Extended thinking in Claude: when and how to use deep reasoning

Extended thinking is the mode where Claude “thinks out loud” before giving a response. Instead of jumping straight to an answer, Claude works through the problem internally and you can see that process. For complex tasks, the quality difference is significant.

How it works internally

When you enable extended thinking, Claude generates a thinking block before the text block of the response. This block contains the internal reasoning: hypotheses, checks, self-corrections. It’s not decorative — it’s the real process that improves the final response.

Thinking consumes output tokens but Anthropic bills it differently: thinking tokens cost the same as regular output tokens but don’t count toward context limits the same way.

Enabling extended thinking in the API

import anthropic

client = anthropic.Anthropic()

response = client.messages.create(
    model="claude-sonnet-4-6",
    max_tokens=16000,
    thinking={
        "type": "enabled",
        "budget_tokens": 10000
    },
    messages=[{
        "role": "user",
        "content": "Design a microservices architecture for an e-commerce platform with 50k concurrent users."
    }]
)

for block in response.content:
    if block.type == "thinking":
        print("REASONING:", block.thinking)
    elif block.type == "text":
        print("RESPONSE:", block.text)

The budget_tokens parameter controls how many tokens the thinking can use. More budget = more reasoning = better response (at higher cost and latency).

When to use extended thinking

Worth enabling for:

Complex software architecture problems
Code analysis with multiple dependencies
Mathematical or logical reasoning
Decisions with many trade-offs
Tasks where the first attempt is usually wrong

Not needed for:

Creative text generation
Translations
Structured data extraction
Questions with direct answers

Recommended budget tokens by use case

Task	Suggested budget
Simple code analysis	2,000
Architecture design	8,000
Hard math problems	10,000
Complex systems analysis	15,000+

The model stops when it reaches a satisfactory answer, not when it exhausts the budget.
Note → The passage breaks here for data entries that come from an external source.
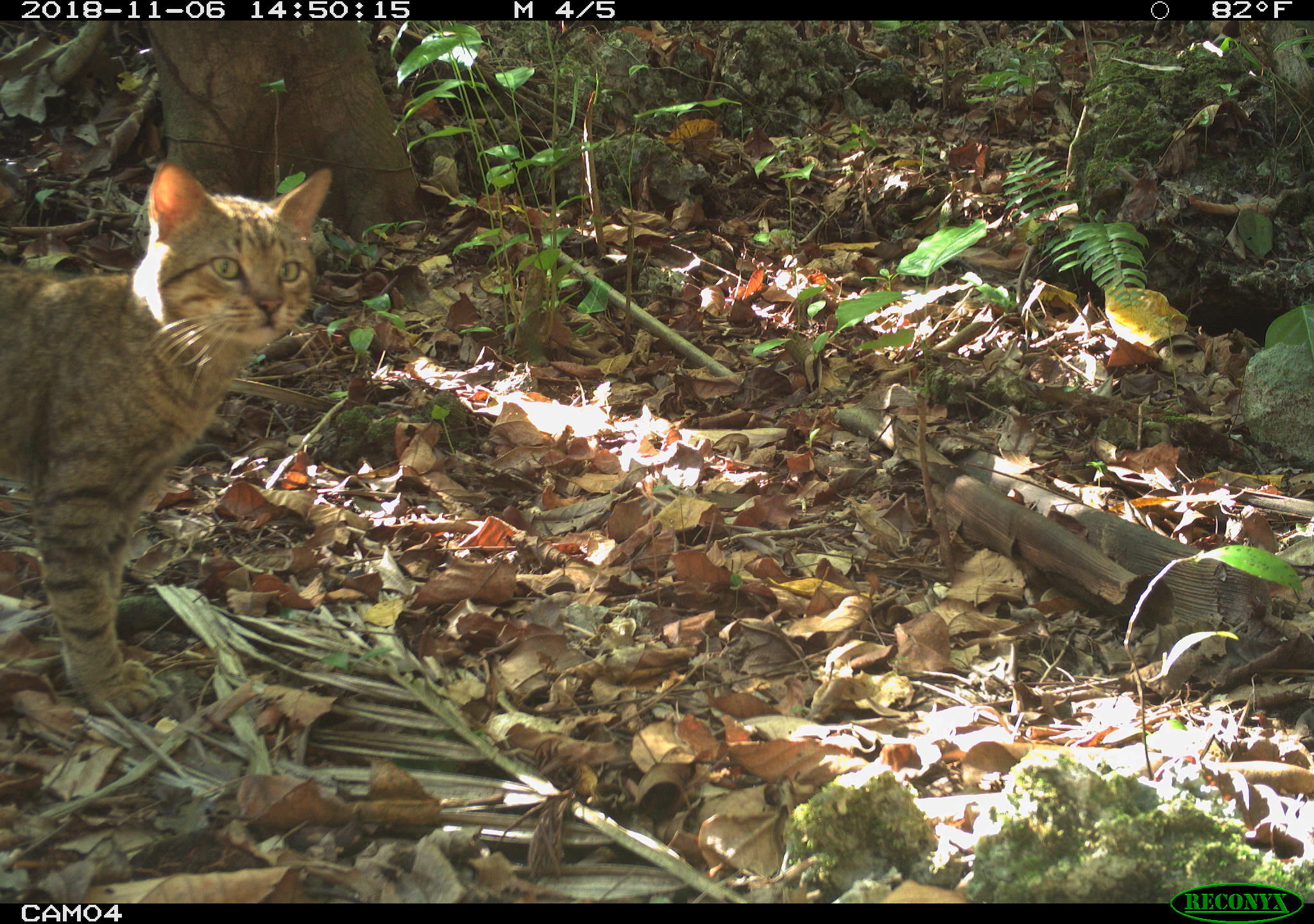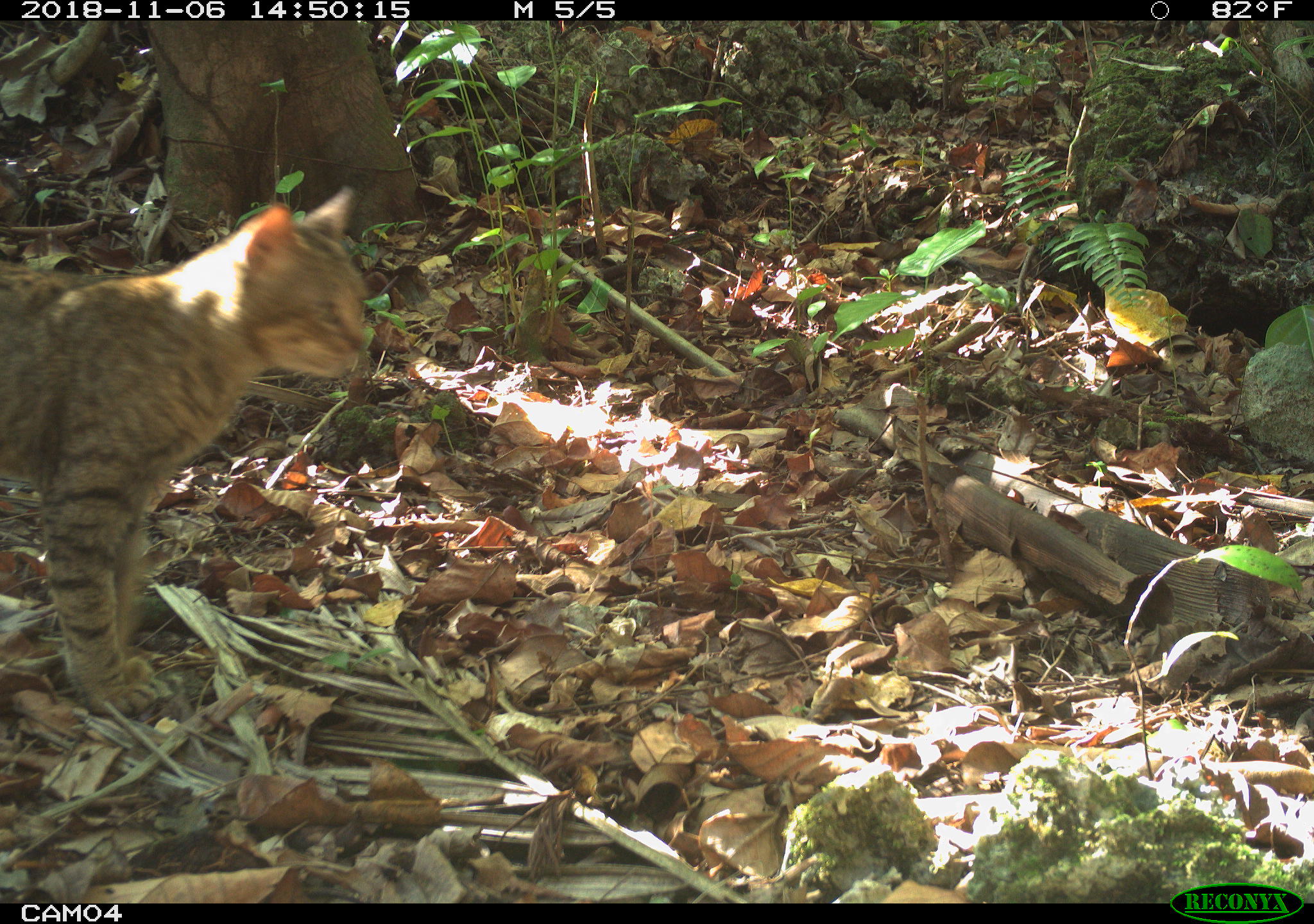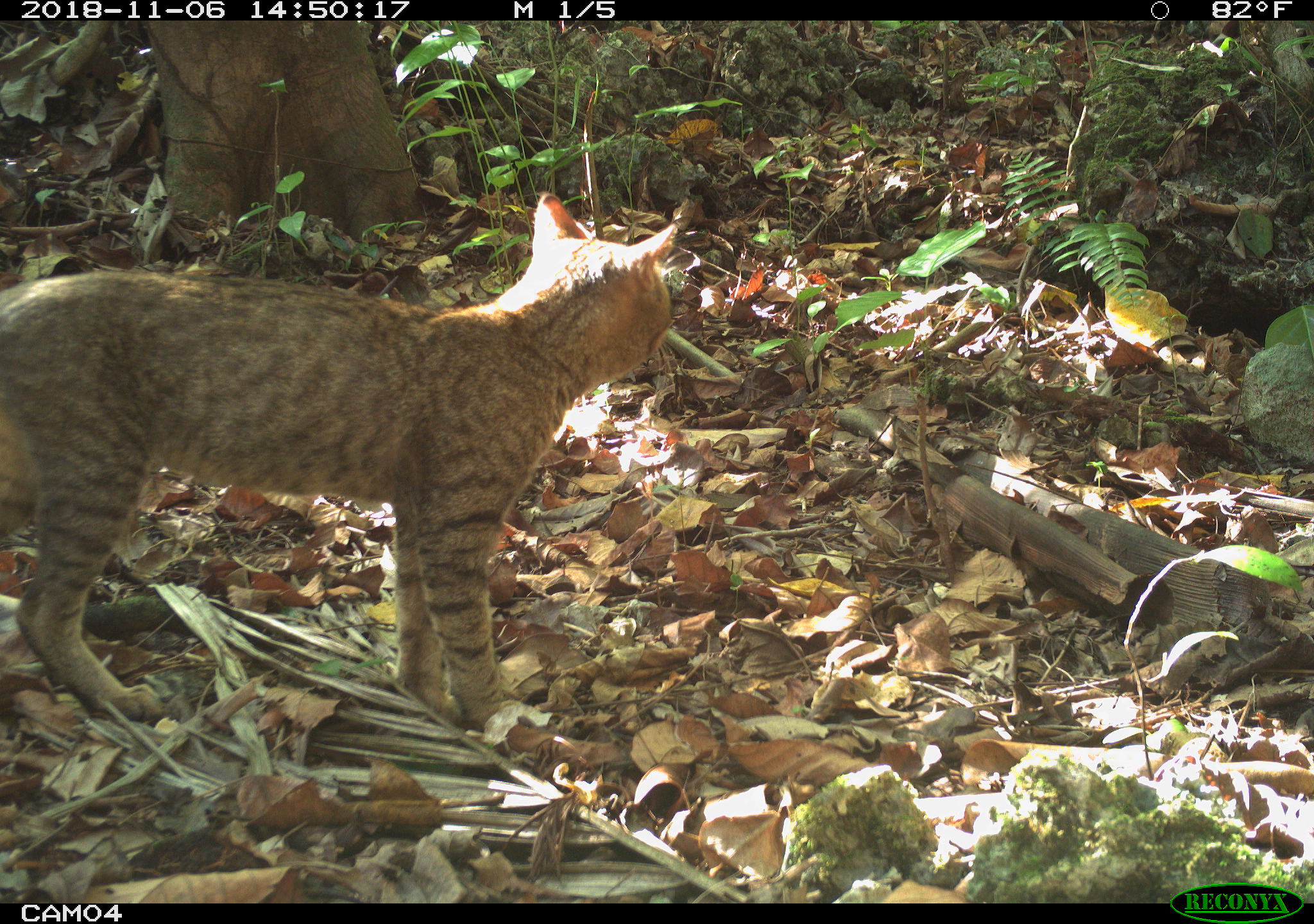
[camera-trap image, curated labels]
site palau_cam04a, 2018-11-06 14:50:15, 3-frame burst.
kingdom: Animalia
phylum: Chordata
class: Mammalia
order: Carnivora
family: Felidae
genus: Felis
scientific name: Felis catus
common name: cat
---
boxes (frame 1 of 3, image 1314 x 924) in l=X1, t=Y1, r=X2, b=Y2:
cat: l=0, t=155, r=345, b=718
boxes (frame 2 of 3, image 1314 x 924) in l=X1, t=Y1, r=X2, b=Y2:
cat: l=0, t=181, r=391, b=699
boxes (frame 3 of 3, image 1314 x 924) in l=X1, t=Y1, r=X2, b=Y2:
cat: l=1, t=187, r=699, b=746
If you see thinking cutting off before concluding, increase the budget.

Streaming with extended thinking

For production, use streaming to avoid blocking while Claude thinks:

with client.messages.stream(
    model="claude-sonnet-4-6",
    max_tokens=16000,
    thinking={"type": "enabled", "budget_tokens": 8000},
    messages=[{"role": "user", "content": "..."}]
) as stream:
    for event in stream:
        if hasattr(event, 'type') and event.type == 'content_block_delta':
            # Process thinking or text based on block_index
            pass

Extended thinking is one of Claude’s most underused capabilities. For problems where the first response isn’t enough, it’s the change that has the most impact on quality.